• [DIRECTION A] Output the part of the sets and bags SRFI below that opens with the words containing "It's possible to" and closes with "or set-partition procedures.", copied word for word.
• [DIRECTION B] Go on with the sets and bags SRFI below, starting right after its last sentence.

─── QUOTED PASSAGE ───

Title

Sets and bags

Author

John Cowan

This SRFI is currently in ``draft'' status. To see an explanation of each status that a SRFI can hold, see here. To provide input on this SRFI, please mail to <srfi minus 113 at srfi dot schemers dot org>. See instructions here to subscribe to the list. You can access previous messages via the archive of the mailing list.

Abstract

Sets and bags (also known as multisets) are unordered collections that can contain any Scheme object. Sets enforce the constraint that no two elements can be the same in the sense of the set's associated equality predicate; bags do not.

Rationale

Sets are a standard part of the libraries of many high-level programming languages, including Smalltalk, Java, and C++. Racket provides general sets similar to those of this proposal, though with fewer procedures, and there is a Chicken egg called sets (unfortunately undocumented), which provides a minimal set of procedures. SRFI 1 also provides a list-based implementation of sets.

Bags are useful for counting anything from a fixed set of possibilities, e.g. the number of each type of error in a log file or the number of uses of each word in a lexicon drawn from a body of documents. Although other data structures can serve the same purpose, using bags clearly expresses the programmer's intent and allows for optimization.

Insofar as possible, the names in this SRFI are harmonized with the names used for ordered collections (lists, strings, vectors, and bytevectors) in Scheme. However, size is used instead of length to express the number of elements in a collection, because length implies order.

It's possible to use the general sets of this SRFI to contain characters, but the use of SRFI 14 is recommended instead. The names and facilities in this SRFI are harmonized with SRFI 14, except that SRFI 14 does not contain analogues of the set-search!, set>?, set<=?, set>=?, set-remove, or set-partition procedures.

─── RECORDS ───

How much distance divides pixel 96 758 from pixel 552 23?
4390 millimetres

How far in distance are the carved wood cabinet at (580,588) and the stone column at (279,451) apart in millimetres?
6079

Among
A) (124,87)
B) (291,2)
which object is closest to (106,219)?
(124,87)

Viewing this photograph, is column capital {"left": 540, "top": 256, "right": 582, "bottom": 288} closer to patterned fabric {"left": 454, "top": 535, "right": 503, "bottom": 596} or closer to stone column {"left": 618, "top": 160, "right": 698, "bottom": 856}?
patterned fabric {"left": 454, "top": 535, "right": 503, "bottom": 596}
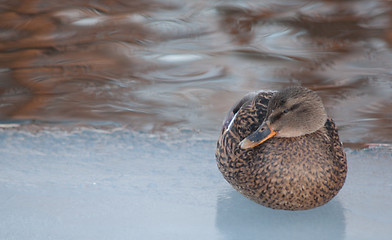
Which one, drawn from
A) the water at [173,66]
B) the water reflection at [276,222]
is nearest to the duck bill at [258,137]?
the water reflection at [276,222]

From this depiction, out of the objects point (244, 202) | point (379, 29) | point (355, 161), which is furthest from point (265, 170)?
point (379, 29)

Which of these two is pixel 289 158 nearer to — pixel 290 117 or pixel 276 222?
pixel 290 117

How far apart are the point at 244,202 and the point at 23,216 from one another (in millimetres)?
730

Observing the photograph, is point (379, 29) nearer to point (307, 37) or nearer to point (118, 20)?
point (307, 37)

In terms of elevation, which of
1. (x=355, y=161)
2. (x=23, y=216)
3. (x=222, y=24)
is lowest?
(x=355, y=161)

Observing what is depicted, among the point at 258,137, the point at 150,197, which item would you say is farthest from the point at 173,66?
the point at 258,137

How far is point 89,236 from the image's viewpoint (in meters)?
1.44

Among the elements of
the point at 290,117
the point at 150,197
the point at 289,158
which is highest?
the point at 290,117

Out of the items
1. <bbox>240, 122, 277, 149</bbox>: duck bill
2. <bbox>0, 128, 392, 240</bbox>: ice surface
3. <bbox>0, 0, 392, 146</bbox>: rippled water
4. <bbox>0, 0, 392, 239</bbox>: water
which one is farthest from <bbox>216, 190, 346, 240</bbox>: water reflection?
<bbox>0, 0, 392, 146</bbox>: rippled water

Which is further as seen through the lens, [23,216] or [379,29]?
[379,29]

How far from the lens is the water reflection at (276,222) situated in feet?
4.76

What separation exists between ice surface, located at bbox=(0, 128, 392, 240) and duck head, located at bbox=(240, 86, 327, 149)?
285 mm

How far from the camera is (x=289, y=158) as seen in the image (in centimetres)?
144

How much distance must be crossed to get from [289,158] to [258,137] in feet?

───

• [OUTPUT A]
It's possible to use the general sets of this SRFI to contain characters, but the use of SRFI 14 is recommended instead. The names and facilities in this SRFI are harmonized with SRFI 14, except that SRFI 14 does not contain analogues of the set-search!, set>?, set<=?, set>=?, set-remove, or set-partition procedures.

• [OUTPUT B]
Sets and bags do not have a lexical syntax representation. It's possible to use SRFI 108 quasi-literal constructors to create them in code, but this SRFI does not standardize how that is done.

The interface to general sets and bags depends on SRFI 114 comparators, despite that SRFI having a higher number than this one for hysterical raisins. Comparators conveniently package the equality predicate of the set with the hash function or comparison procedure needed to implement the set efficiently.

Specification

Sets and bags are mutually disjoint, and disjoint from other types of Scheme objects.

It is an error for any procedure defined in this SRFI to be invoked on sets or bags with distinct comparators (in the sense of eq?).

It is an error to mutate any object while it is contained in a set or bag.

It is an error to add an object to a set or bag which does not satisfy the type test predicate of the comparator.

It is an error to add or remove an object for a set or a bag while iterating over it.

Linear update

The procedures of this SRFI, by default, are "pure functional" — they do not alter their parameters. However, this SRFI also defines "linear-update" procedures, all of whose names end in !. They have hybrid pure-functional/side-effecting semantics: they are allowed, but not required, to side-effect one of their parameters in order to construct their result. An implementation may legally implement these procedures as pure, side-effect-free functions, or it may implement them using side effects, depending upon the details of what is the most efficient or simple to implement in terms of the underlying representation.

It is an error to rely upon these procedures working by side effect. For example, this is not guaranteed to work:

        (let* ((set1 (set 'a 'b 'c))      ; set1 = {a,b,c}.
               (set2 (set-adjoin! 'd)))   ; Add d to {a,b,c}.
          set1) ; Could be either {a,b,c} or {a,b,c,d}.

However, this is well-defined:

        (let ((set1 (set 'a 'b 'c)))
          (set-adjoin! set1 'd)) ; Add d to {a,b,c}.

So clients of these procedures write in a functional style, but must additionally be sure that, when the procedure is called, there are no other live pointers to the potentially-modified character set (hence the term "linear update").

There are two benefits to this convention:

In practice, these procedures are most useful for efficiently constructing sets and bags in a side-effecting manner, in some limited local context, before passing the character set outside the local construction scope to be used in a functional manner.

Scheme provides no assistance in checking the linearity of the potentially side-effected parameters passed to these functions — there's no linear type checker or run-time mechanism for detecting violations.

Note that if an implementation uses no side effects at all, it is allowed to return existing sets and bags rather than newly allocated ones, even where this SRFI explicitly says otherwise.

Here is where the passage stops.